〜 公益法人の運営はムズカシイ 〜
― 会計人としての示唆 ―
1.今は公益法人の認定、一般法人への認可申請

私が知る限り、特例民法法人の事務担当者は大変優秀です。@事業区分と会計記録の対応 A事業費と管理費を区分する B遊休資産の限度額計算そのものについても私共が少し支援するだけでスイスイ。
なかには私に、会計だけを教えてくれ―と言われる申請企業もあります。ここでは事務能力よりも、収益構造のお話しをしたい。
2.会計(16年基準)については

- (1)公益法人であるからトカ公益移行であるからトカ言って、特別の会計原理があるわけではありません。
ここの所は、会計人の方が踊ってしまう傾向があったのではないかと思っています。
- (2)なんのことはない。企業会計原則に従って計算・表示をすれば良い程度のことです。
- (3)アト、資産の区分と純資産(正味財産)の区分を公益法人会計の考えに沿って表示すればよいわけです。
3.公益認定について、ナンデモ、公益部門に含めること

- (1)公益部門と収益等部門の費用割合については公益部分が50%以上であることが必要です。
この考え方から、収益等よりも公益部門により比重を持って行きたい気持ちはわかります。
- (2)しかし、認定を受けた法人をフォローすると、案外、(1)の考えは行き過ぎていると思われることがあります。
これには、収益等が多くなれば、この取得に係る法人税等がソンするから〜もあります。これも了解した上で。
- (3)結論は。公益部門の「収支相償」への結論持ち込みにムリがかかっていることです。(勿論、そうではない法人もあります。)この収支相償を永年にわたって考慮していくことは事務局にとって、かなりの心理的な負担になると思われます。
- (4)ど〜も。@公益認定を。A収支相償 B収益部門に法人税課税 を考慮するあまり、小さい思考になりすぎているのではないか ― と反省するところです。
4.精一杯、儲けてみては!

経営の一般論で考えてみても。小さく構える構造のところに大きく翔たく可能性があるとは思えません。
人間の脳ミソはそんなに複雑には出来てはいませんから。
そこで思うのは、少ない費用で大きく儲ける思想の方が、公益法人の従業員の生きがいも助長する。
5.収支相償第一主義を利益第一主義に変換してみると観えてくるのは、儲けることがホントに出来るのかい?

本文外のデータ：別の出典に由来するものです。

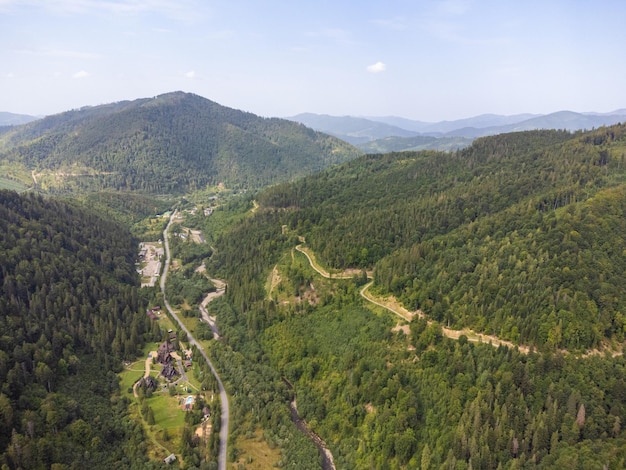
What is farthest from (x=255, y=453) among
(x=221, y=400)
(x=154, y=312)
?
(x=154, y=312)

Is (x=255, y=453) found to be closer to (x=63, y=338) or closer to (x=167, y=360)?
(x=167, y=360)

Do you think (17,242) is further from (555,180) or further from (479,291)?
(555,180)

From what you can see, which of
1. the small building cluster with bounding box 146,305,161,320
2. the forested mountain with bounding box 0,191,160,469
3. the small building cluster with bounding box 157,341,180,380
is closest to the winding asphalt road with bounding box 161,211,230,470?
the small building cluster with bounding box 146,305,161,320

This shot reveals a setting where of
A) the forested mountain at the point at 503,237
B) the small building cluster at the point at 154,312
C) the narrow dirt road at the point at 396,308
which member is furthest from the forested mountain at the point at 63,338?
the forested mountain at the point at 503,237

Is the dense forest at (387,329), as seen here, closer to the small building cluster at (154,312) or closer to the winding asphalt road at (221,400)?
the winding asphalt road at (221,400)

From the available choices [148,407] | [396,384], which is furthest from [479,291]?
A: [148,407]

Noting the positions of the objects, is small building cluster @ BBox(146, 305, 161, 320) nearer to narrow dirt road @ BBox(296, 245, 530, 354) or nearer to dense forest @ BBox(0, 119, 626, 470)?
dense forest @ BBox(0, 119, 626, 470)
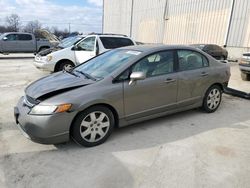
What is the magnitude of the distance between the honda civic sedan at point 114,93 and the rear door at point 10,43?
48.0 feet

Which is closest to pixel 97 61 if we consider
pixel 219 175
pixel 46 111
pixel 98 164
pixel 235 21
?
pixel 46 111

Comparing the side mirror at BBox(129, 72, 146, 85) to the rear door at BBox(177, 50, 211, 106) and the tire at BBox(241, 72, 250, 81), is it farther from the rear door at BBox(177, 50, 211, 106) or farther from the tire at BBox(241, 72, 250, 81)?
the tire at BBox(241, 72, 250, 81)

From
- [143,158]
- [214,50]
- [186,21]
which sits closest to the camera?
[143,158]

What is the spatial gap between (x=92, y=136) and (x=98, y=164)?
0.52 metres

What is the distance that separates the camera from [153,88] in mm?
3963

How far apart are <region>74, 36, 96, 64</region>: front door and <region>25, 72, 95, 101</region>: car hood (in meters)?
4.62

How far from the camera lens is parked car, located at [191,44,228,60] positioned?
15.8 m

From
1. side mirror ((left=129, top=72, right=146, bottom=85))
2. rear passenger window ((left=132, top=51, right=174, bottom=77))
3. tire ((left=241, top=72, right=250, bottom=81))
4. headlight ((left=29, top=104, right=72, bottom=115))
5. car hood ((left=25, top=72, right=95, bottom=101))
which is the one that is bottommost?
tire ((left=241, top=72, right=250, bottom=81))

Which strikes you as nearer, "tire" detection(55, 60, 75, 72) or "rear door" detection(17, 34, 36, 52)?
"tire" detection(55, 60, 75, 72)

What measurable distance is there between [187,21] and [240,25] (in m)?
5.51

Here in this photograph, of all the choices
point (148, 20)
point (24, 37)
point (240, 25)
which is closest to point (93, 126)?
point (24, 37)

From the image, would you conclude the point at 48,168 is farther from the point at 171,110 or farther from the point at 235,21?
the point at 235,21

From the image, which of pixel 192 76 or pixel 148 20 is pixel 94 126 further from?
pixel 148 20

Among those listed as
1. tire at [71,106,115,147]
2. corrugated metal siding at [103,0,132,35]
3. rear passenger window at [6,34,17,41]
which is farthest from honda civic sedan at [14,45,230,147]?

公益法人の殆どは全くのコマーシャル・ベースでの仕事はしたことがない。だから、助成金や補助金無しの世界になっても、生きて行けるシクミずくりを考える方が、公益認定法人にとっては急務ではないかと思うのです。
6.収支相償よりも、利益計画の勉強がより重要です。
私は収益等部門(公益認定法人も一般法人も)については、単に月次会計記録をする会計ソフトはダメだと思います。収益部門には、財務分析トカ利益計画トカの機能も併存した会計ソフト(や思考)が必要だと思います。